Whatever appears in the records should be given again exactly, down to the last mark.

(Beginning of PROVIDED DATA)

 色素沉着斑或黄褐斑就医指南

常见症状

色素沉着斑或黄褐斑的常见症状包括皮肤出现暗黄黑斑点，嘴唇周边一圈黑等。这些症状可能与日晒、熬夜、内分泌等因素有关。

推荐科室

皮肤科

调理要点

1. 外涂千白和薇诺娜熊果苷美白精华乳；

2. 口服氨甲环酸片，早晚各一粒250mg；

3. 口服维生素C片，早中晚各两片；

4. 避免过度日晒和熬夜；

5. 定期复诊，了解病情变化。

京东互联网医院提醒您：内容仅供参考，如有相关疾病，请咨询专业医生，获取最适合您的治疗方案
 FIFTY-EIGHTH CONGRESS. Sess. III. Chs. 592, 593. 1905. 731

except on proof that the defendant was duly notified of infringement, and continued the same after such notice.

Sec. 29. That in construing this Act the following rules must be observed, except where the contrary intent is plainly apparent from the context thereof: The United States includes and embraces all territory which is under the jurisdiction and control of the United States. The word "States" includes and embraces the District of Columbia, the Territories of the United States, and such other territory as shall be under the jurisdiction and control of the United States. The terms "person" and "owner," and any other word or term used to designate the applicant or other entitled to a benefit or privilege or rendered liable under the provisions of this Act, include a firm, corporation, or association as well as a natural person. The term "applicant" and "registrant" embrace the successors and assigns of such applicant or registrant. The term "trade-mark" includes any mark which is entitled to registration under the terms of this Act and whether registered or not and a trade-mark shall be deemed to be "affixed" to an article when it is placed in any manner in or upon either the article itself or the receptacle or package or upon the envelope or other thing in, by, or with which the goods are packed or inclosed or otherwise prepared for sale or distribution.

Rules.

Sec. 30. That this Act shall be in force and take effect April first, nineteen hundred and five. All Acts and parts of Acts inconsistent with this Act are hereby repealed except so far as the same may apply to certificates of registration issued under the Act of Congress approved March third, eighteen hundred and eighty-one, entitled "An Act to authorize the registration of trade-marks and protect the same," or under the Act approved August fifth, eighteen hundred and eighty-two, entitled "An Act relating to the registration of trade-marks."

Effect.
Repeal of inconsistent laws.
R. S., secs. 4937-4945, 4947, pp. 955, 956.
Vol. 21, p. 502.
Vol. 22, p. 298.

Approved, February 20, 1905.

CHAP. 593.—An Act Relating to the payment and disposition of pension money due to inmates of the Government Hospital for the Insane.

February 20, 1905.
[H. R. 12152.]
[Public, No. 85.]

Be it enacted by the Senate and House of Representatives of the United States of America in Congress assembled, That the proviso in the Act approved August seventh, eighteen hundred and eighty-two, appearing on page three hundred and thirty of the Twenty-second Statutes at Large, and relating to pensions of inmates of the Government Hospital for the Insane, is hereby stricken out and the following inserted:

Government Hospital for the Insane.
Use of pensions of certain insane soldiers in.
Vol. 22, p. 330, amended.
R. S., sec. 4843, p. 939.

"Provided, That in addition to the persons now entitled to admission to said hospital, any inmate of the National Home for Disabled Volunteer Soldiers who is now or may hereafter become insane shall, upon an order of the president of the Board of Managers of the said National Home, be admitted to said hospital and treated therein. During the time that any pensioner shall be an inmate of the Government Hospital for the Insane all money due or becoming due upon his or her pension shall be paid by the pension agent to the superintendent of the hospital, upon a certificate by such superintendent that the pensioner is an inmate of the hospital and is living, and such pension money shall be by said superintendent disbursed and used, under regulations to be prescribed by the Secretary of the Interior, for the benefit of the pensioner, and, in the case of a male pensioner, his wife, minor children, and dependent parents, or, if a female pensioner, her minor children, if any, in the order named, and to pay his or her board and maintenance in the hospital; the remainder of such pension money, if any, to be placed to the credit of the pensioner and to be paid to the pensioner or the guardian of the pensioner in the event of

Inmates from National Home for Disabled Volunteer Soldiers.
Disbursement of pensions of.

(End of PROVIDED DATA)

RESPONSE TO THE EXERCISE:
 色素沉着斑或黄褐斑就医指南

常见症状

色素沉着斑或黄褐斑的常见症状包括皮肤出现暗黄黑斑点，嘴唇周边一圈黑等。这些症状可能与日晒、熬夜、内分泌等因素有关。

推荐科室

皮肤科

调理要点

1. 外涂千白和薇诺娜熊果苷美白精华乳；

2. 口服氨甲环酸片，早晚各一粒250mg；

3. 口服维生素C片，早中晚各两片；

4. 避免过度日晒和熬夜；

5. 定期复诊，了解病情变化。

京东互联网医院提醒您：内容仅供参考，如有相关疾病，请咨询专业医生，获取最适合您的治疗方案
 FIFTY-EIGHTH CONGRESS. Sess. III. Chs. 592, 593. 1905. 731

except on proof that the defendant was duly notified of infringement, and continued the same after such notice.

Sec. 29. That in construing this Act the following rules must be observed, except where the contrary intent is plainly apparent from the context thereof: The United States includes and embraces all territory which is under the jurisdiction and control of the United States. The word "States" includes and embraces the District of Columbia, the Territories of the United States, and such other territory as shall be under the jurisdiction and control of the United States. The terms "person" and "owner," and any other word or term used to designate the applicant or other entitled to a benefit or privilege or rendered liable under the provisions of this Act, include a firm, corporation, or association as well as a natural person. The term "applicant" and "registrant" embrace the successors and assigns of such applicant or registrant. The term "trade-mark" includes any mark which is entitled to registration under the terms of this Act and whether registered or not and a trade-mark shall be deemed to be "affixed" to an article when it is placed in any manner in or upon either the article itself or the receptacle or package or upon the envelope or other thing in, by, or with which the goods are packed or inclosed or otherwise prepared for sale or distribution.

Rules.

Sec. 30. That this Act shall be in force and take effect April first, nineteen hundred and five. All Acts and parts of Acts inconsistent with this Act are hereby repealed except so far as the same may apply to certificates of registration issued under the Act of Congress approved March third, eighteen hundred and eighty-one, entitled "An Act to authorize the registration of trade-marks and protect the same," or under the Act approved August fifth, eighteen hundred and eighty-two, entitled "An Act relating to the registration of trade-marks."

Effect.
Repeal of inconsistent laws.
R. S., secs. 4937-4945, 4947, pp. 955, 956.
Vol. 21, p. 502.
Vol. 22, p. 298.

Approved, February 20, 1905.

CHAP. 593.—An Act Relating to the payment and disposition of pension money due to inmates of the Government Hospital for the Insane.

February 20, 1905.
[H. R. 12152.]
[Public, No. 85.]

Be it enacted by the Senate and House of Representatives of the United States of America in Congress assembled, That the proviso in the Act approved August seventh, eighteen hundred and eighty-two, appearing on page three hundred and thirty of the Twenty-second Statutes at Large, and relating to pensions of inmates of the Government Hospital for the Insane, is hereby stricken out and the following inserted:

Government Hospital for the Insane.
Use of pensions of certain insane soldiers in.
Vol. 22, p. 330, amended.
R. S., sec. 4843, p. 939.

"Provided, That in addition to the persons now entitled to admission to said hospital, any inmate of the National Home for Disabled Volunteer Soldiers who is now or may hereafter become insane shall, upon an order of the president of the Board of Managers of the said National Home, be admitted to said hospital and treated therein. During the time that any pensioner shall be an inmate of the Government Hospital for the Insane all money due or becoming due upon his or her pension shall be paid by the pension agent to the superintendent of the hospital, upon a certificate by such superintendent that the pensioner is an inmate of the hospital and is living, and such pension money shall be by said superintendent disbursed and used, under regulations to be prescribed by the Secretary of the Interior, for the benefit of the pensioner, and, in the case of a male pensioner, his wife, minor children, and dependent parents, or, if a female pensioner, her minor children, if any, in the order named, and to pay his or her board and maintenance in the hospital; the remainder of such pension money, if any, to be placed to the credit of the pensioner and to be paid to the pensioner or the guardian of the pensioner in the event of

Inmates from National Home for Disabled Volunteer Soldiers.
Disbursement of pensions of.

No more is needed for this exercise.